WHAT IS BEING ASKED: Rewrite everything from the first line down to the line containing "26096 millimetres", with both ends included. Copy each of these lines unchanged, except multiply every distance in the answers by 1.35 and round it, halves up, to as many decimal places as it originally had.

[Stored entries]
--- Start ---

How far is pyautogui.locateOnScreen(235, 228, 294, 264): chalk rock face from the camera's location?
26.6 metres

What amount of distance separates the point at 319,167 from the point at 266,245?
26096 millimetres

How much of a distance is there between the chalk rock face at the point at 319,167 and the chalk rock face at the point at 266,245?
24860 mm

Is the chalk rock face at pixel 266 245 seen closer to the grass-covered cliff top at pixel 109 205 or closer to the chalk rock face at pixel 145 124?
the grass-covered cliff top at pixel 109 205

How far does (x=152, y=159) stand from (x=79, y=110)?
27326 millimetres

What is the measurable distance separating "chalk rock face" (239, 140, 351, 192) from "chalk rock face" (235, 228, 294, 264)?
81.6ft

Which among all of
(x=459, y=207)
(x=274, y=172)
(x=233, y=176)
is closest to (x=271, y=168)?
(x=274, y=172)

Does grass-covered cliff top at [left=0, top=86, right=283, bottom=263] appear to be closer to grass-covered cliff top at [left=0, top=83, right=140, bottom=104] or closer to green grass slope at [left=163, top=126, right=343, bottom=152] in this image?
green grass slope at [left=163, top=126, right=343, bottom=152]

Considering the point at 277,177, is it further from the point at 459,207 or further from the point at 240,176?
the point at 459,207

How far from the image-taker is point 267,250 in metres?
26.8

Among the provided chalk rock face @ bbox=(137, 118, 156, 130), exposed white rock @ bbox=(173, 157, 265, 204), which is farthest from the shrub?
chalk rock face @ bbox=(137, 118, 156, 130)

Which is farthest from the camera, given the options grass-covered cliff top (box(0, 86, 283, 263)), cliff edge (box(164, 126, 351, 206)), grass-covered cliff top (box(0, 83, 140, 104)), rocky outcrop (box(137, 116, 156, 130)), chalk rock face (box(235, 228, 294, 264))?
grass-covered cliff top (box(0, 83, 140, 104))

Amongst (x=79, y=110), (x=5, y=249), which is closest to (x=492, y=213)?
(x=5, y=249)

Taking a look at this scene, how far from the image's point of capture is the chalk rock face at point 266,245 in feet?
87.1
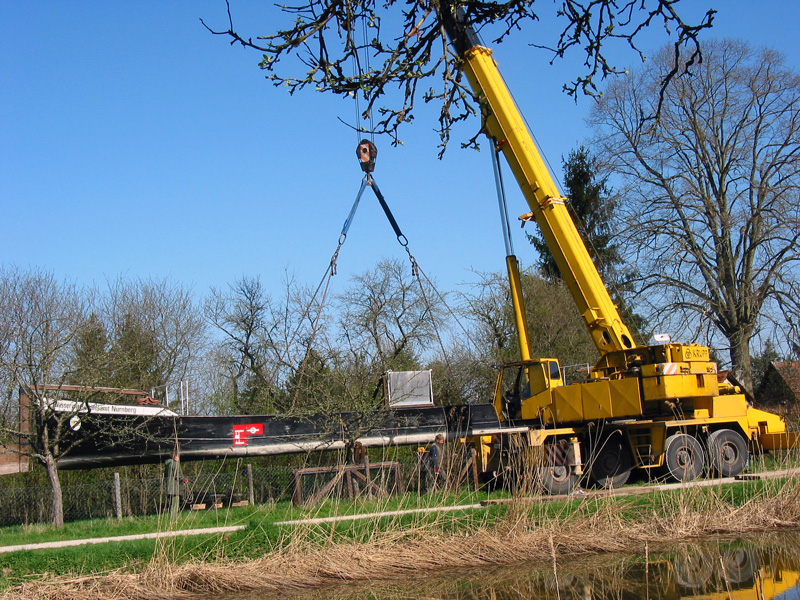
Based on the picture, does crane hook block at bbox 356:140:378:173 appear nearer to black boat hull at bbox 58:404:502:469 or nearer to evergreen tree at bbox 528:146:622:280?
black boat hull at bbox 58:404:502:469

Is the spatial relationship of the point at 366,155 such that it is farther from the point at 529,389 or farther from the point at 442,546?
the point at 442,546

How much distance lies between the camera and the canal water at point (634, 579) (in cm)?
718

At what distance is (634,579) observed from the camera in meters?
7.75

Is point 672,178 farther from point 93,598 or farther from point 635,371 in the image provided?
point 93,598

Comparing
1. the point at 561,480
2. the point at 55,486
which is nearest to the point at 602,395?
the point at 561,480

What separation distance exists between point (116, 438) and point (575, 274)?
8.86 metres

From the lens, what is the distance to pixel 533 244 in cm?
3709

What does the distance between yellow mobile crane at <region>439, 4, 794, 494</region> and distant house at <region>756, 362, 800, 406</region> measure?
43.8 feet

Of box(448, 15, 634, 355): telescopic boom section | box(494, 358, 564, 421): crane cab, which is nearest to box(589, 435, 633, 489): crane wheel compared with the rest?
box(494, 358, 564, 421): crane cab

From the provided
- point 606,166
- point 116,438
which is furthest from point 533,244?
point 116,438

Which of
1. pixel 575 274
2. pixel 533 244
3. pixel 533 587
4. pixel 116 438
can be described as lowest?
pixel 533 587

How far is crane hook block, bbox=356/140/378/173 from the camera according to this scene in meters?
12.9

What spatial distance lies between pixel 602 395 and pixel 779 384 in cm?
2313

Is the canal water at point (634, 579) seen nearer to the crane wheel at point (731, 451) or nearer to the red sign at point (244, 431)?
the crane wheel at point (731, 451)
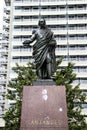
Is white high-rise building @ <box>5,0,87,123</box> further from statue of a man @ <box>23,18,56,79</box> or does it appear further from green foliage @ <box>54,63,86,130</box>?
statue of a man @ <box>23,18,56,79</box>

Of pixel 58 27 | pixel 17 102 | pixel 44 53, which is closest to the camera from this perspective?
pixel 44 53

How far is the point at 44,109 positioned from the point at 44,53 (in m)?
2.24

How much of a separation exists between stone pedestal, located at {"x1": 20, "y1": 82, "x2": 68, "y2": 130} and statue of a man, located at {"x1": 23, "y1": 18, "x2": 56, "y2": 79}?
3.32 feet

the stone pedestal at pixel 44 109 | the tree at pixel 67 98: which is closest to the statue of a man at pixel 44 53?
the stone pedestal at pixel 44 109

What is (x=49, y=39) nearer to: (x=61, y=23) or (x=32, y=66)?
(x=32, y=66)

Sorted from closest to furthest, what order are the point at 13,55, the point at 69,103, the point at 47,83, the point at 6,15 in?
the point at 47,83 < the point at 69,103 < the point at 13,55 < the point at 6,15

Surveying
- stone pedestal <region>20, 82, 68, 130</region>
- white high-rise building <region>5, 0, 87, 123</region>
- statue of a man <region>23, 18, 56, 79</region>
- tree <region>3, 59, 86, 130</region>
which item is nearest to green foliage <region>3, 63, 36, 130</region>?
tree <region>3, 59, 86, 130</region>

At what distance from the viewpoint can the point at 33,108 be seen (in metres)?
9.12

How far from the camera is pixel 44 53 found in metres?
10.6

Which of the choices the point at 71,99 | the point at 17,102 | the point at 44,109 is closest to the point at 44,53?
the point at 44,109

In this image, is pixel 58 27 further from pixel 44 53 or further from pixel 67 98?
pixel 44 53

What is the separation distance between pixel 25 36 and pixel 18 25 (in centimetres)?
239

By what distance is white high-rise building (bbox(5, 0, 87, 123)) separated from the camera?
167 ft

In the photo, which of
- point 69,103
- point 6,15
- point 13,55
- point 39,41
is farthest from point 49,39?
point 6,15
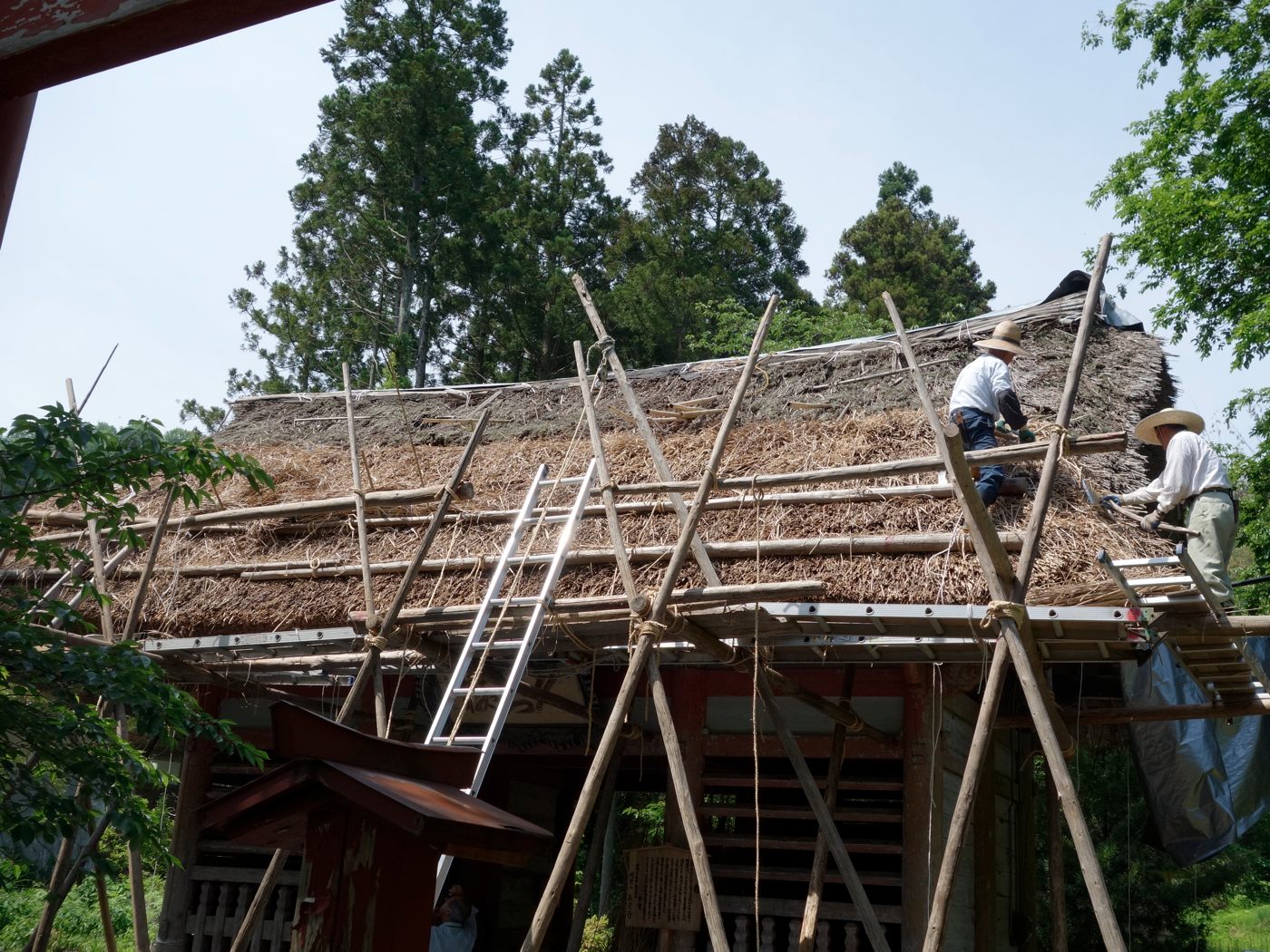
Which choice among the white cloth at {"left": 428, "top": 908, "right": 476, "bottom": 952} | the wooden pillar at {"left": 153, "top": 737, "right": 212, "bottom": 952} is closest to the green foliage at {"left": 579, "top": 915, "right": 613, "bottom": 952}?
the white cloth at {"left": 428, "top": 908, "right": 476, "bottom": 952}

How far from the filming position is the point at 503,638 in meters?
6.55

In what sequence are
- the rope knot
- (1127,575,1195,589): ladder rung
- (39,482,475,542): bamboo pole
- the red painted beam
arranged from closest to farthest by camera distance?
the red painted beam → the rope knot → (1127,575,1195,589): ladder rung → (39,482,475,542): bamboo pole

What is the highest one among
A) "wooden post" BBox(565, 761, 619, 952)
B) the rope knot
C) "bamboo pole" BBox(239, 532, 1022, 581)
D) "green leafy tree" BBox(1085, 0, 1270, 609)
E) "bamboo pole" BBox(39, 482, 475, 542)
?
"green leafy tree" BBox(1085, 0, 1270, 609)

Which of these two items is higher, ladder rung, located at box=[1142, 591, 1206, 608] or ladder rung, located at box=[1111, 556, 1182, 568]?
ladder rung, located at box=[1111, 556, 1182, 568]

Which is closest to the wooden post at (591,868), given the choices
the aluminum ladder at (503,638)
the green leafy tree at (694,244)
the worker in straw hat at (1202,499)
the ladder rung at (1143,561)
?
the aluminum ladder at (503,638)

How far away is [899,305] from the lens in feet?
79.3

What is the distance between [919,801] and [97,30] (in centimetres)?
596

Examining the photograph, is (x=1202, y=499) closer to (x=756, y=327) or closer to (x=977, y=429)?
(x=977, y=429)

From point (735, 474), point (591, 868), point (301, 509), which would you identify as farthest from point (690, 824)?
point (301, 509)

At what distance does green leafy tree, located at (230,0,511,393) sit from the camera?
21.5 metres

--- End ---

FINISHED TASK:
How far is pyautogui.locateOnScreen(235, 228, 294, 264): chalk rock face from the camera's location?
35.9 metres

What amount of distance separates the point at 319,167 from the point at 266,245?
35230 millimetres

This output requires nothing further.